Soldier of Orange dead at age 90

Tags: Excerpts from the Windmill

HONOKA’A, Hawaii - He lived the life that movies are made of. That is the way a local daily in Hawaii summarized the life and career of the most widely known WWII Dutch resistance man, Engelandvaarder and Dutch wartime soldier, Sarabaya-born Erik Hazelhoff-Roelfzema. A resident of Hawaii since the early 1970s, Hazelhoff-Roelfzema recently died at home, at the age of 90.

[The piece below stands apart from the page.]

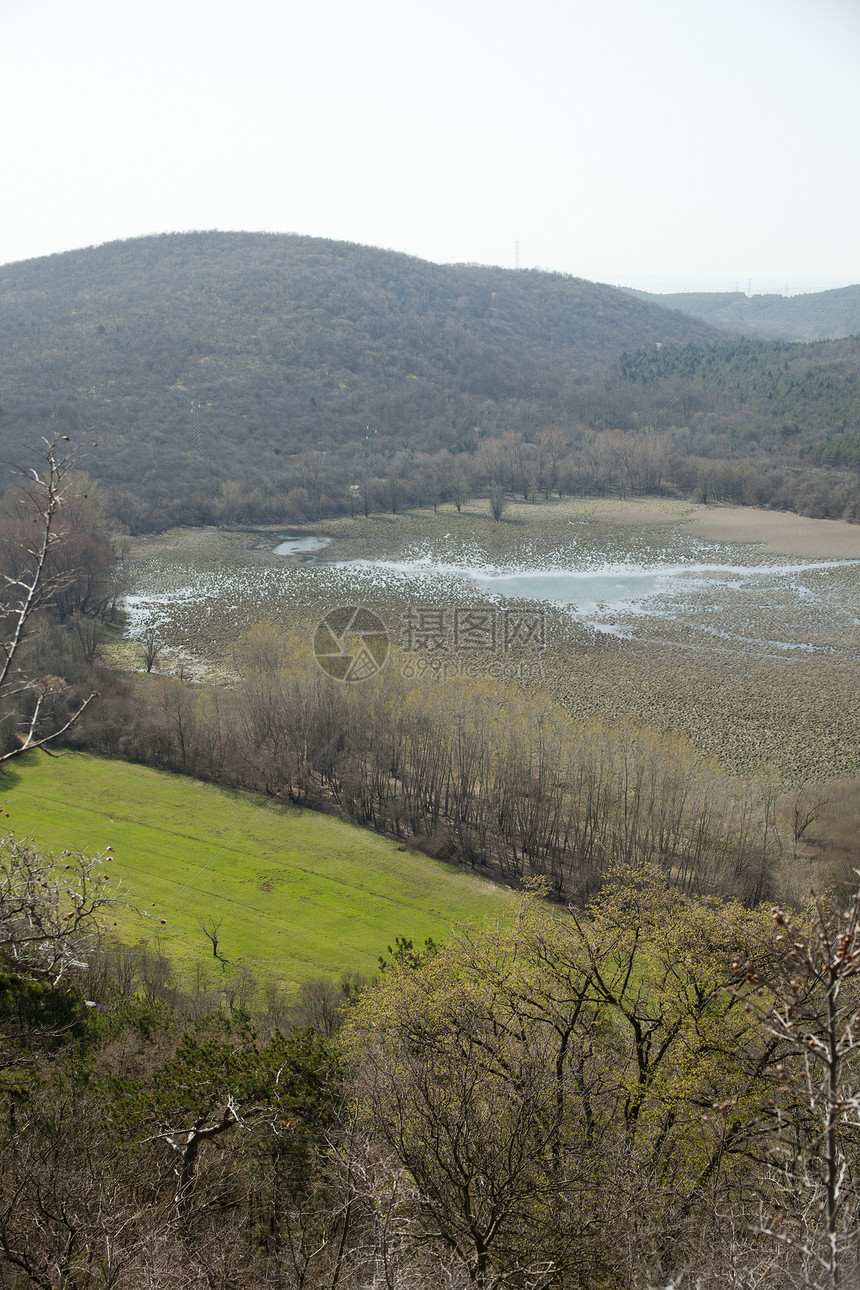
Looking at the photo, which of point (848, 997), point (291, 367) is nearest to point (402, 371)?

Erik Hazelhoff-Roelfzema escaped Nazi-occupied Netherlands in 1942; was a secret agent who took part in covert landings along the Dutch Coast during World War II; flew in the elite Pathfinder Force of the Royal Air Force seventy sorties over enemy territory, including 25 to Berlin; was an aide to Dutch Queen Wilhelmina, who knighted him for his service to her country; and he flew Princess Beatrix back to the Netherlands after the war and took part in the ceremony in which she became queen. Erik Hazelhoff-Roelfzema received the highest military decoration, the Willemsorde. Until his death, Prince Bernhard remained a close friend of the Hawaiian Dutch-American.

After the WWII, Hazelhoff-Roelfzema became a writer for the first "Today" show and helped launch the "Tonight Show." He wrote the bestseller ”Soldier of Orange,” in which he recalled his experiences during the war. Subsequently, the book was made into a movie and nominated for a Golden Globe award.

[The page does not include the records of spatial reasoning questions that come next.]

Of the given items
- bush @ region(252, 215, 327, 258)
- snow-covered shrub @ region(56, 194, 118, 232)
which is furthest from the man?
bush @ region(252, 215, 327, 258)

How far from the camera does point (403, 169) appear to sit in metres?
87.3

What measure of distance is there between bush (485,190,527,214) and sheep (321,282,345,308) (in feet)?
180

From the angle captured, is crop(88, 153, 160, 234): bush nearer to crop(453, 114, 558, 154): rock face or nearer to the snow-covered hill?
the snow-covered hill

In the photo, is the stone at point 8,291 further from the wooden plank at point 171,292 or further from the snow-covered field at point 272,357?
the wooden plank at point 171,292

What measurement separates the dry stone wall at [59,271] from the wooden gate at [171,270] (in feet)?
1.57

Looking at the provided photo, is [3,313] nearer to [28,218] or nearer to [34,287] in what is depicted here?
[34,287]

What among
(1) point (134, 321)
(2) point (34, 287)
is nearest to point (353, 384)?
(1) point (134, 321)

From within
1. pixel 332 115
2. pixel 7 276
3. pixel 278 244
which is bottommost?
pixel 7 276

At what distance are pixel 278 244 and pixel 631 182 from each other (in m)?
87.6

Hazelhoff-Roelfzema who immigrated to the USA, was a director energy company Barnwell Industries. The company continues to be a leader in energy development in Hawaii and oil and natural gas exploration in Canada and North America. It describes Hazelhoff-Roelfzema an active and valued member of the board and one who gave great business advice and was an excellent judge of people. Barnwell attributes this to his war-time exploits and his need to make snap judgments of people that he met.

Hazelhoff-Roelfzema was born on April 3, 1917, in Java when it was still a Dutch colony. He was active in the local community.

He is survived by wife, Karin; son, Erik Hazelhoff-Roelfzema Jr; daughter, Karna Hazelhoff-Castellon; a granddaughter; and a great-granddaughter.